Going for a dip this summer?
Make sure you’re at least two metres away from others, experts say.
While the coronavirus pandemic shouldn’t stop you from enjoying the outdoors this summer, you still need to take precautions to avoid catching the virus or giving it to others.
“Even though we’re outside, at the beach or lake or wherever it is and enjoying the water … you still need to be aware of social distancing,” said Kay Bidle, a professor of microbial oceanography at Rutgers University.
The problem isn’t really the water, it’s other people around you, Bidle said. He doesn’t think the virus would survive very well in water, or it would quickly dilute into the water body, and so it would be unlikely you would get infected that way.
“The danger is far less that than it is interaction, touching and being in close proximity,” he said.
The virus is primarily transmitted through droplets sprayed into the air by people speaking, coughing or sneezing, he said. And unless you can breathe underwater, you’re still going to be spreading those droplets while you’re in a lake.
On beaches, those droplets might spread even further.
“At the beaches, there’s usually enhanced wind,” Bidle said. “And so what that does is it increases the distance by which these things can be transported.”
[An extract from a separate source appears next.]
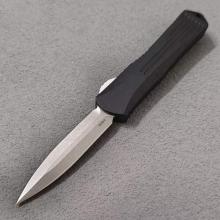 蝎尾狮大号 黑柄 双锋（20CM）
The particles would quickly dilute in the air, he said, but the wind could push them farther than usual – something he says happens with marine viruses.
With proper distance, it’s probably safe to swim at a beach, said Dr. Anna Banerji, an infectious disease specialist and associate professor of pediatrics and public health at the University of Toronto.
“At a beach, where you have physical distance apart where you’re not in each other’s space and you practise physical distance, that might be OK,” she said.
She’s less certain about a pool.
“Is it possible to have kids playing in a backyard pool and keep six feet away?” she asked. “If you have a bunch of kids from different families or different bubbles getting together, those kids, it’s easy if one of them is infected or asymptomatic for it to spread.”
It wouldn’t be very practical to wear masks in a pool, she said, so even that small barrier wouldn’t be there.
Public pools, which remain closed in many jurisdictions, present even more risks because of things like small change rooms and washrooms where lots of people are touching the same surfaces, she said.
“I think swimming in a pool is a risky thing.”